Tahap berikutnya adalah
mengupayakan pola matapencaharian yang lebih baik, misalnya dengan melakukan
diversifikasi teknologi untuk jenis-jenis ikan yang berbeda. Di sini perlu
dicarikan jenis-jenis ikan komersial yang bisa diperoleh di perairan sekitar pulau.
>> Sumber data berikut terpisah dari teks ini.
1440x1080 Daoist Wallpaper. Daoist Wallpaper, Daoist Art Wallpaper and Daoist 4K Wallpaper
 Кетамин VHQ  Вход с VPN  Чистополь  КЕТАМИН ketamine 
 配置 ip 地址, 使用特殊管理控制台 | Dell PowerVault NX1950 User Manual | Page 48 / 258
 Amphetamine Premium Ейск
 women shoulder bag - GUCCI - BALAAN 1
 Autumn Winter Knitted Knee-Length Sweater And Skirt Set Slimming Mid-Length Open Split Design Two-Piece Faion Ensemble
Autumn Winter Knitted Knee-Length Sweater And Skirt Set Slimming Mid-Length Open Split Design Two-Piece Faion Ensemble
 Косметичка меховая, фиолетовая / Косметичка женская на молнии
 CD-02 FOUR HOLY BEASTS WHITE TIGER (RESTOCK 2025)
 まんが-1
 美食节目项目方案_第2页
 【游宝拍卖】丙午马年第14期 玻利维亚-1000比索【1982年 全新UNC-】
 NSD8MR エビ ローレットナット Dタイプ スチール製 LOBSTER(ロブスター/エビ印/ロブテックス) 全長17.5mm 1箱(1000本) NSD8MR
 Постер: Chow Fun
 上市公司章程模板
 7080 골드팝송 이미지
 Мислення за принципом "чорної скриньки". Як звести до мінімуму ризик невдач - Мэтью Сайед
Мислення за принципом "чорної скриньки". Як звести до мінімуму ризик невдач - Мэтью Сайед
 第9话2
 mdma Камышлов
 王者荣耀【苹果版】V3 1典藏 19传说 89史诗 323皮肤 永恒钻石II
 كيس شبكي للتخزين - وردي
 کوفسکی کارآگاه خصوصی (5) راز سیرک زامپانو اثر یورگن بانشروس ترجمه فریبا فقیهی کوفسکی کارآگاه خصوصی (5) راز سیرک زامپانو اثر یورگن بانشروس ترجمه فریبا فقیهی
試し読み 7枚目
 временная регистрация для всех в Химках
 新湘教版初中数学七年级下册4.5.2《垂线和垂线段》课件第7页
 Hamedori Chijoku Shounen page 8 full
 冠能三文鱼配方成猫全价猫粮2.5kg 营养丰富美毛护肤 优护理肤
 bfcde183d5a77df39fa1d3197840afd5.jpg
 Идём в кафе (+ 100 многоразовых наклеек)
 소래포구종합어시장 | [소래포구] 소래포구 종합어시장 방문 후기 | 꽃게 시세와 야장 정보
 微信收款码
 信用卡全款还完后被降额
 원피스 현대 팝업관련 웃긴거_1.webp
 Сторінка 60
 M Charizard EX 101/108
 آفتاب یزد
Cara lain adalah dengan melakukan budidaya, misal budidaya ikan Sunu, dengan
memelihara bibit ikan Sunu pada kolam jaring (cage net) yang ditaruh di pinggir-pinggir laut. Cara lain lagi
misalnya mengembangkan usaha-usaha yang potensial bisa dikembangkan oleh rumah
tangga nelayan di pulau itu, seperti kerajinan perak, kerajinan dari hasil laut
atau dari tanaman yang ada di pulau, dan perdagangan antar pulau yang
sebenarnya banyak mendatangkan hasil, akan tetapi mengalami kesulitan modal.
Bersamaan dengan upaya
pemberdayaan di atas, perlu dilakukan penyuluhan-penyuluhan yang menambah
pengetahuan mereka terhadap lingkungan (khususnya laut) dan menanamkan
kesadaran untuk melestarikannya.
Glossary :
Anthropogenic impact
= degradasi lingkungan yang disebabkan ulah manusia
Bubu = teknologi tangkap yang berupa jebakan
ikan
Bunre = alat pengumpul ikan
Emic = perspektif yang berdasarkan pengetahuan
penduduk lokal
Etic = perspektif yang berdasarkan pandangan orang
luar
Homeostasis = memelihara keseimbangan dan kelestarian alam
Pa’taripang =
nelayan yang mencari Teripang
Pa’sunu = nelayan yang mencari
ikan Sunu
Pa’es = nelayan pengguna
bom ikan
Johannes, Robert E.
and Michael Riepen 1995. Environmental, Economic, and Social Implications of
the Live Reef Fish Trade in Asia and the Western Pacific. A Report for The
Nature Conservancy and the South Pacific Forum Fisheries Agency.
Vayda, A.P.,and
McCay,B.J. 1975. New Directions in
Ecology and Ecological
Anthropology. In : Annual Review of Anthropology, 4 : 293:306
Vayda, A.P. and
Rappaport,R.A. 1968. Ecology, Cultural and non-cultural, p.477-497. In :
J.A.Clifton (ed.). Introduction to
Cultural Anthropology. Houghton Mifflin, Boston.
Zaelany, Andy Ahmad 2002. Becoming The Fish-bomb Fisherman as an Adaptation Strategy in Economic Crisis Period : Case Study of Pulau Karang, Indonesia. Presented in SEAG seminar 14 – 18 October 2002, Hanoi, Vietnam.